Se levantó una pequeña tormenta de arena a unos kilómetros escaso de allí, en pleno desierto del Sahara. Si Colin atento al despegue en aquellos momentos, hubiera estado mirando hacia aquel lugar, al aclararse la tormenta hubiera visto un grupo de zombies con el andar vacilante, que se iban adentrando poco a poco en el desierto y hubiera reconocido entre ellos a su socio “Stu“ Davies.
La avioneta estaba ya dispuesta para la partida, los instrumentos de a bordo y los mandos preparados, había podido realizar la comprobación tranquilamente, no se veía a nadie por los alrededores.
Bajó de la avioneta encendió un cigarrillo y cogió la botella de whisky, a la que le quedaba algo más de un cuarto, realizó un brindis en dirección al poblado por su socio y amigo, terminándose
la botella de un trago.
Apuró el cigarrillo mientras recordaba aquellas largas noches sentados en la playa a oscuras, con un cigarrillo y una botella en las manos, riendo a carcajadas bajo un cielo tachonado de estrellas.
– Adiós amigo.

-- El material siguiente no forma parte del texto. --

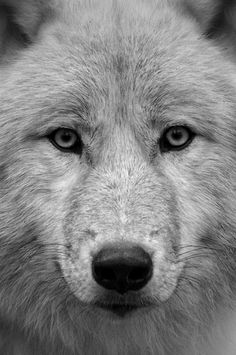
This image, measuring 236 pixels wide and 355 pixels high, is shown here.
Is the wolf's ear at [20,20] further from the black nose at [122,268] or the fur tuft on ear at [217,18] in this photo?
the black nose at [122,268]

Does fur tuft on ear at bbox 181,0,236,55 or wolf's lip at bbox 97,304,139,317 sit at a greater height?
fur tuft on ear at bbox 181,0,236,55

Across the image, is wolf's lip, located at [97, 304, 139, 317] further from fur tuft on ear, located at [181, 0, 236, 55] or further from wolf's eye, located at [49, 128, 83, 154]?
fur tuft on ear, located at [181, 0, 236, 55]

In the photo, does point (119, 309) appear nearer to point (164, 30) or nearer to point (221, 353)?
point (221, 353)

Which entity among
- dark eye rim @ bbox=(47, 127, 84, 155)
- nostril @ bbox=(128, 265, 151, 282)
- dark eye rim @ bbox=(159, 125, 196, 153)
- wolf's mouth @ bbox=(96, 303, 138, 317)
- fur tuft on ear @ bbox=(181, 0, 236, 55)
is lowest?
wolf's mouth @ bbox=(96, 303, 138, 317)

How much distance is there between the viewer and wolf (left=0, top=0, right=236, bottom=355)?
360 cm

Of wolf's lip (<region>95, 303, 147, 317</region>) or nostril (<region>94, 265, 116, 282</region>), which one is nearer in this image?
nostril (<region>94, 265, 116, 282</region>)

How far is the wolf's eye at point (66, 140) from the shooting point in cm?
378

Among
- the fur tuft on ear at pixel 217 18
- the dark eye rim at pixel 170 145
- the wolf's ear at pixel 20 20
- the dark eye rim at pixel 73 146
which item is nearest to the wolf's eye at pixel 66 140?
the dark eye rim at pixel 73 146

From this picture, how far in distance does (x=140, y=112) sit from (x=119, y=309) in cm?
107

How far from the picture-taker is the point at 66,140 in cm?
379

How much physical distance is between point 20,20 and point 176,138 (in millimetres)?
1173

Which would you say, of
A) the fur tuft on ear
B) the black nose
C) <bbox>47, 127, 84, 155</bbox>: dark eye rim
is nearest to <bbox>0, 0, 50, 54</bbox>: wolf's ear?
<bbox>47, 127, 84, 155</bbox>: dark eye rim

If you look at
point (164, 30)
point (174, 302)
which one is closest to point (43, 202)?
point (174, 302)

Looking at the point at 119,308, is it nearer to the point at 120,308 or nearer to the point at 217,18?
the point at 120,308
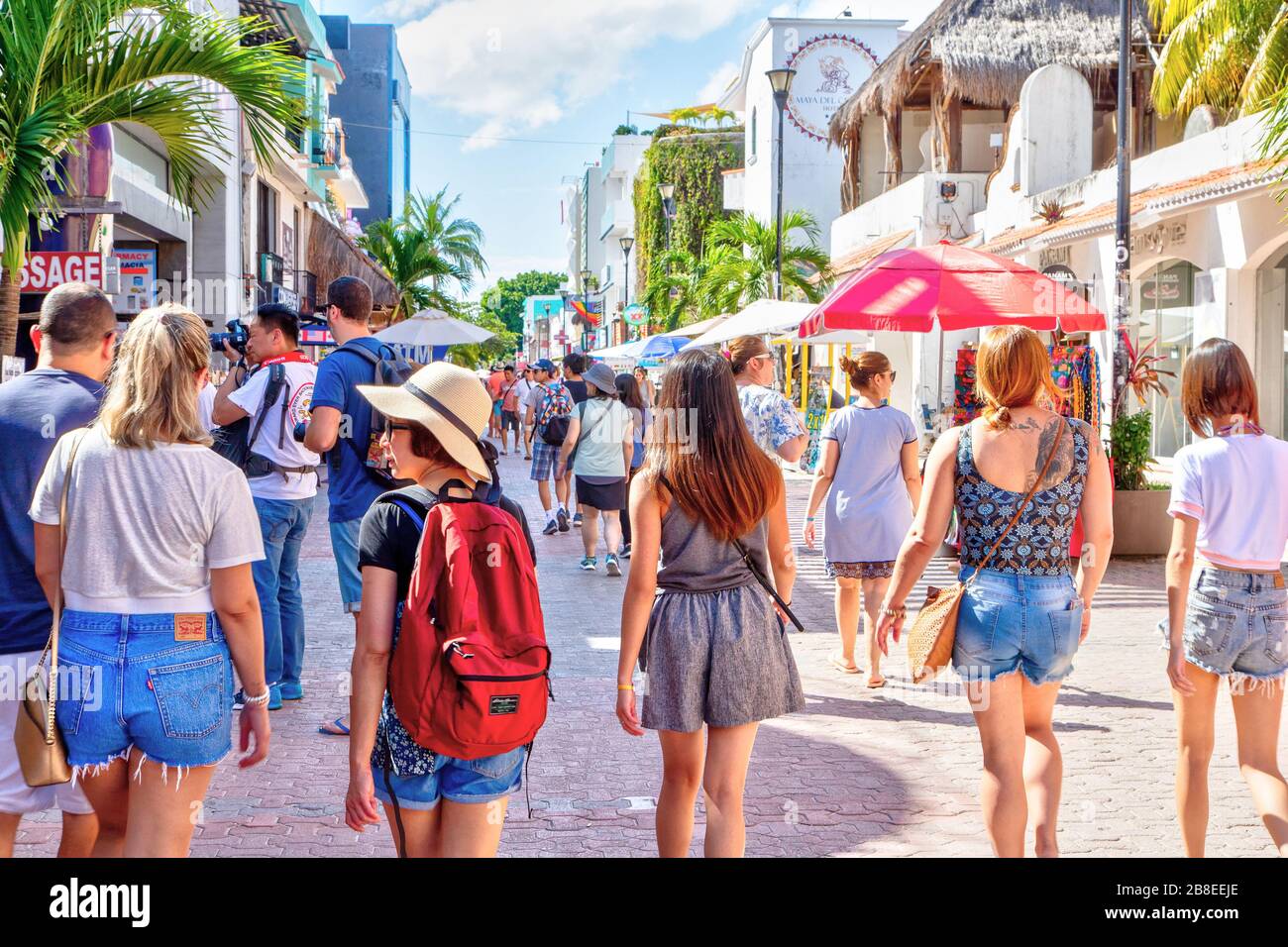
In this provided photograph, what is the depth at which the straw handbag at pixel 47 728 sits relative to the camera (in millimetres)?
3248

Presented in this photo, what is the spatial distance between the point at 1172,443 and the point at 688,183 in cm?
3507

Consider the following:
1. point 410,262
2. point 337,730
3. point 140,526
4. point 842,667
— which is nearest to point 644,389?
point 842,667

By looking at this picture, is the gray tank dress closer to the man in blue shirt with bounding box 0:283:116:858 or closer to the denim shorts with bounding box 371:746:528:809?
the denim shorts with bounding box 371:746:528:809

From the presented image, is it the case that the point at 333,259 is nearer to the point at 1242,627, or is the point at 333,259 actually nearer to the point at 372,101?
the point at 1242,627

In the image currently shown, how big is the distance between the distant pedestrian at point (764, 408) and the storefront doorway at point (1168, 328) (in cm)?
1161

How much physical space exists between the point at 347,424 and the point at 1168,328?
14.9m

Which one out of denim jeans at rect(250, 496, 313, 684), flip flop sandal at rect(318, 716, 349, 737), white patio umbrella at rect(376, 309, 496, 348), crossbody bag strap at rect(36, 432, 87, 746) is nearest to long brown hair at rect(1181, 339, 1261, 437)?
crossbody bag strap at rect(36, 432, 87, 746)

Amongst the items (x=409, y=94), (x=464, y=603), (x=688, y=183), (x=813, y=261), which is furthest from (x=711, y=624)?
(x=409, y=94)

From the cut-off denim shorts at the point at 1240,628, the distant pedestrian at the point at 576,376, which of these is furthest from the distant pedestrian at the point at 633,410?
the cut-off denim shorts at the point at 1240,628

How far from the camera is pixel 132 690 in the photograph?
10.4ft

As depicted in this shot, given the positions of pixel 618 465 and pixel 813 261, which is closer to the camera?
pixel 618 465

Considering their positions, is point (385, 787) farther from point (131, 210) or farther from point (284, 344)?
point (131, 210)

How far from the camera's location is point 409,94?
85.6m

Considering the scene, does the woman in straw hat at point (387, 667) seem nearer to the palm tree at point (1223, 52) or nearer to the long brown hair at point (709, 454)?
the long brown hair at point (709, 454)
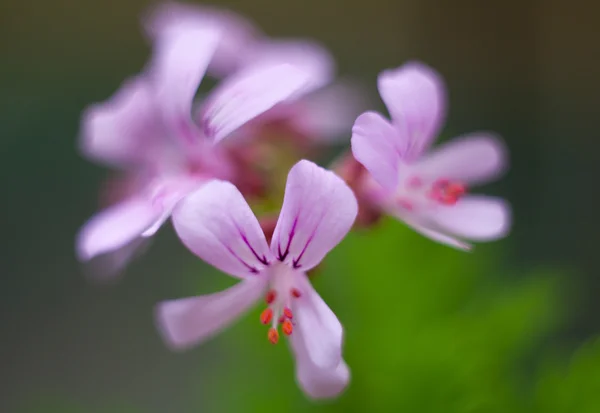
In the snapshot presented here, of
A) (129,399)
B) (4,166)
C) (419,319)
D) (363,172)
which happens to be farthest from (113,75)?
(363,172)

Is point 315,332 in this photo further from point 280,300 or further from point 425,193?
point 425,193

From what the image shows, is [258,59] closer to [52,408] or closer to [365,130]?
[365,130]

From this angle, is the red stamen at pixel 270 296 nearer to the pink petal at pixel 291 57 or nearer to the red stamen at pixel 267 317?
the red stamen at pixel 267 317

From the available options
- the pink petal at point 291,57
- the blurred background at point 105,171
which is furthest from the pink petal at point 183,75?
the blurred background at point 105,171

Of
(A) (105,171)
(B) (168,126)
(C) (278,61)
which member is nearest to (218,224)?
(B) (168,126)

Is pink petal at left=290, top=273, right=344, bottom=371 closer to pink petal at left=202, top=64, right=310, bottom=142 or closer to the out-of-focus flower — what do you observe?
the out-of-focus flower

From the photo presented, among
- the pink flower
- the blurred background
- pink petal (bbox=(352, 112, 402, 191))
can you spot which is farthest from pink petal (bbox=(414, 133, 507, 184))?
the blurred background
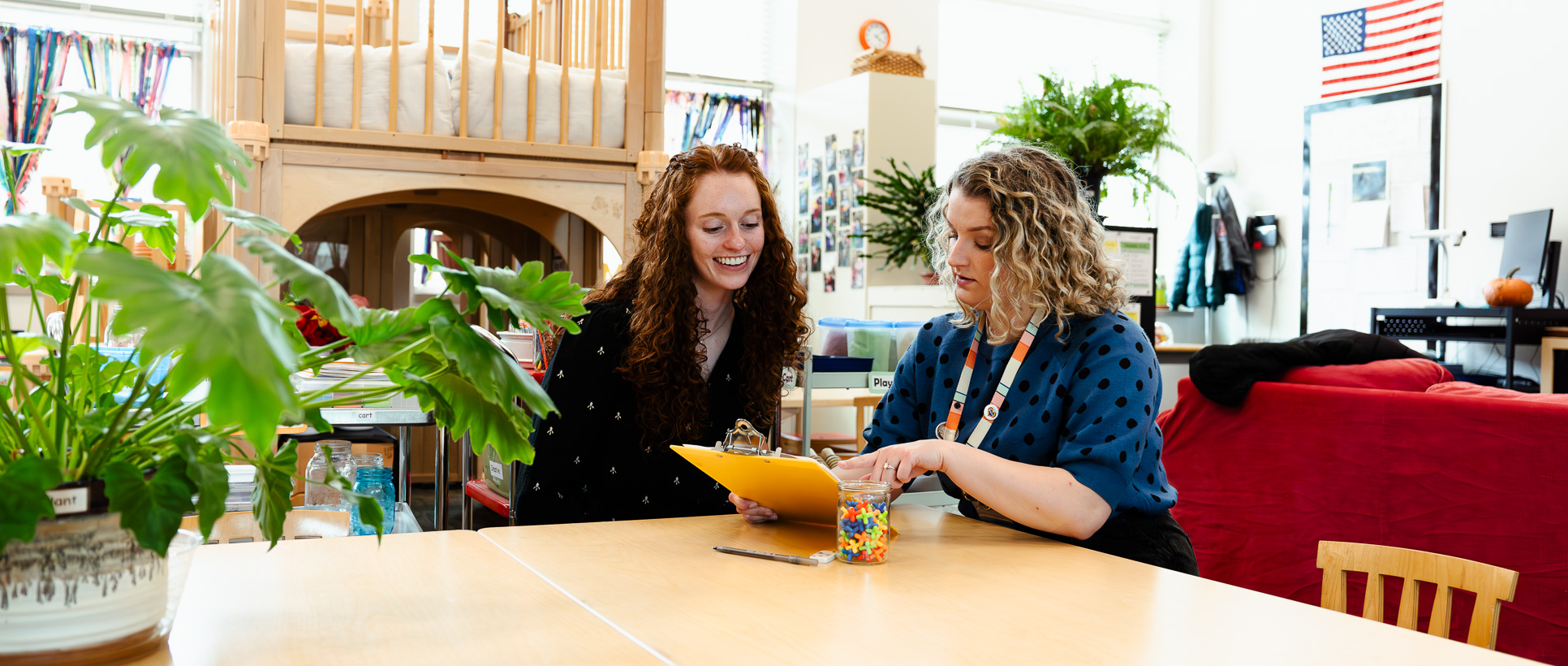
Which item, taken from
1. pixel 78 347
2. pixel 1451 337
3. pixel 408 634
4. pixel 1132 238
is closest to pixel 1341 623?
pixel 408 634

Hasta siempre. Te voy a echar de menos. Dijo a modo de despedida, luego subió a la Cessna 425, arrancó los motores y despegó alejándose del lugar.
El sol comenzaba a ponerse sobre el océano, tiñendo el cielo de un espectacular color rojizo.
Fue entonces en la inmensidad del cielo, cuando se percató de lo solo que estaba y rompió a llorar.